Coherent X-ray scattering (CXS) techniques are capable of interrogating dynamics of nano- to mesoscale materials systems at time scales spanning several orders of magnitude. However, obtaining accurate theoretical descriptions of complex dynamics is often limited by one or more factors—the ability to visualize dynamics in real space, computational cost of high-fidelity simulations, and effectiveness of approximate or phenomenological models. In this work, we develop a data-driven framework to uncover mechanistic models of dynamics directly from time-resolved CXS measurements without solving the phase reconstruction problem for the entire time series of diffraction patterns. Our approach uses neural differential equations to parameterize unknown real-space dynamics and implements a computational scattering forward model to relate real-space predictions to reciprocal-space observations.
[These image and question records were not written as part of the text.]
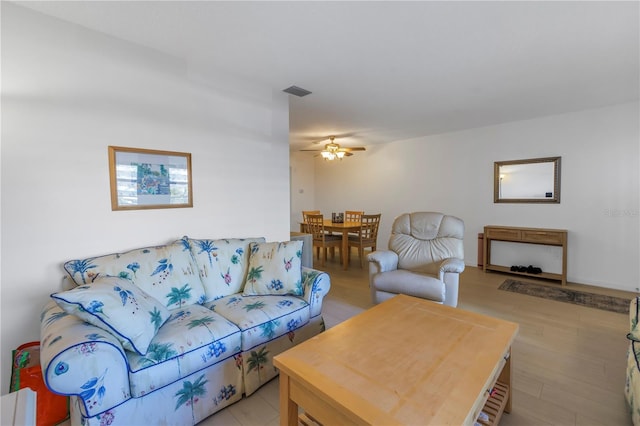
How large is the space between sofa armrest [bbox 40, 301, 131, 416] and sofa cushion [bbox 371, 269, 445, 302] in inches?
84.2

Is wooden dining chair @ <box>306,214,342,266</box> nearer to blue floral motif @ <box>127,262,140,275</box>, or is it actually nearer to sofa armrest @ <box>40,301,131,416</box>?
blue floral motif @ <box>127,262,140,275</box>

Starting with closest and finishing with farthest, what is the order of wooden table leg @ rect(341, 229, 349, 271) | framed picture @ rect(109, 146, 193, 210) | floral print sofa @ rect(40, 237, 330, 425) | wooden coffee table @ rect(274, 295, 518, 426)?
wooden coffee table @ rect(274, 295, 518, 426) → floral print sofa @ rect(40, 237, 330, 425) → framed picture @ rect(109, 146, 193, 210) → wooden table leg @ rect(341, 229, 349, 271)

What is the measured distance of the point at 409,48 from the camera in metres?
2.25

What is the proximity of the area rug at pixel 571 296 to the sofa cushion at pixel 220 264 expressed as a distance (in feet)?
11.0

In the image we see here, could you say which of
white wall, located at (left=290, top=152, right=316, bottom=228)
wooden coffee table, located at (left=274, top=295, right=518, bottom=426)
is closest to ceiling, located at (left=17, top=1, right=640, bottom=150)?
wooden coffee table, located at (left=274, top=295, right=518, bottom=426)

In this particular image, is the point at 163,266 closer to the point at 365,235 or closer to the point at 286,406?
the point at 286,406

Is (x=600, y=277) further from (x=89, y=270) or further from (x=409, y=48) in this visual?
(x=89, y=270)

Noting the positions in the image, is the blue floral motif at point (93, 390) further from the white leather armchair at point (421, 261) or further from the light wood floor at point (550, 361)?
the white leather armchair at point (421, 261)

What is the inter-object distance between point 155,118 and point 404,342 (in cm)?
237

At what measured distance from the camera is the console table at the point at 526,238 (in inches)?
153

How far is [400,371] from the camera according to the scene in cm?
122

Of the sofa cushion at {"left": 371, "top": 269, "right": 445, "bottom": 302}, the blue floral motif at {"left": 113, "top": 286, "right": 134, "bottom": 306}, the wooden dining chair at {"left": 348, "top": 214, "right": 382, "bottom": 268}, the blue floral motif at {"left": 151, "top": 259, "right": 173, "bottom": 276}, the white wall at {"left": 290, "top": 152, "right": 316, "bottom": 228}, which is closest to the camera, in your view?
the blue floral motif at {"left": 113, "top": 286, "right": 134, "bottom": 306}

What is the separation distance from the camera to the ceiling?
5.89 feet

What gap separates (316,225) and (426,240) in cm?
220
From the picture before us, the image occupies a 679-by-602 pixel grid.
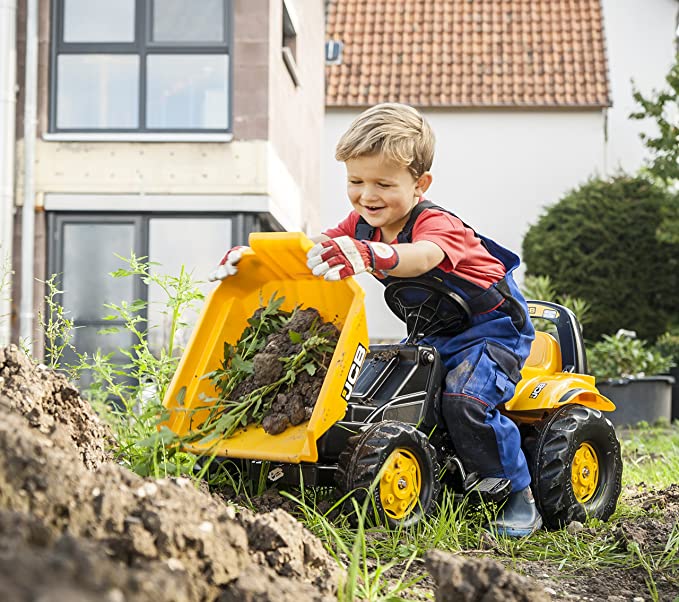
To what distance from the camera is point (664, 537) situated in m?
3.17

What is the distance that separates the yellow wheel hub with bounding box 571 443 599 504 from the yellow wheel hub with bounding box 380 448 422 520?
2.76 ft

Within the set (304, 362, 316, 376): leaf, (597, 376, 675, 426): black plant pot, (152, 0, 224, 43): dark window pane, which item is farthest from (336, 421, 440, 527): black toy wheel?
(152, 0, 224, 43): dark window pane

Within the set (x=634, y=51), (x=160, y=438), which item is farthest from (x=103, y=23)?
(x=634, y=51)

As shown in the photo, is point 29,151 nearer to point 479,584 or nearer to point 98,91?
point 98,91

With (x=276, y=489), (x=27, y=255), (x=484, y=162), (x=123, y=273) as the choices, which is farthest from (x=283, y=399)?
(x=484, y=162)

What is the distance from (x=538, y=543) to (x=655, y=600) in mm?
744

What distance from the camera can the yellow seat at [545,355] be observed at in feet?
12.8

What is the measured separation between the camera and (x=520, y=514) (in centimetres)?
336

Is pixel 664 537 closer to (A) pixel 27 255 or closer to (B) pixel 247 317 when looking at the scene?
(B) pixel 247 317

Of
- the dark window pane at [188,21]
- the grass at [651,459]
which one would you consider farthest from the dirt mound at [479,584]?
the dark window pane at [188,21]

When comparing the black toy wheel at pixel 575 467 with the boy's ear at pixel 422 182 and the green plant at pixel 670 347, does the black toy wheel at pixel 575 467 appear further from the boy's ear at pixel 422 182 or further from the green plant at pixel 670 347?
the green plant at pixel 670 347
This method is shown to recover the dynamics of several computational model systems under various simulated conditions of measurement resolution and noise. Moreover, the trained model enables estimation of long-term dynamics well beyond the maximum observation time, which can be used to inform and refine experimental parameters in practice. Finally, we demonstrate an experimental proof-of-concept by applying our framework to recover the probe trajectory from a ptychographic scan. Our proposed framework bridges the wide existing gap between approximate models and complex data.

Abstract Image

数据驱动的时间分辨相干散射动态发现
相干 X 射线散射(CXS)技术能够在跨越几个数量级的时间尺度上探测纳米到中尺度材料系统的动态。然而,获得复杂动力学的精确理论描述往往受到一个或多个因素的限制--真实空间中可视化动力学的能力、高保真模拟的计算成本以及近似或现象模型的有效性。在这项工作中,我们开发了一种数据驱动框架,可直接从时间分辨 CXS 测量中发现动力学机理模型,而无需解决整个衍射图样时间序列的相位重建问题。我们的方法使用神经微分方程对未知实空间动力学进行参数化,并实施计算散射前向模型,将实空间预测与倒易空间观测联系起来。结果表明,这种方法能在各种测量分辨率和噪声模拟条件下恢复多个计算模型系统的动态。此外,训练有素的模型能够估算出远超过最长观测时间的长期动态,可用于在实践中提供信息和完善实验参数。最后,我们通过应用我们的框架来恢复探针的轨迹,展示了一个实验性的概念验证。我们提出的框架弥补了近似模型与复杂数据之间的巨大差距。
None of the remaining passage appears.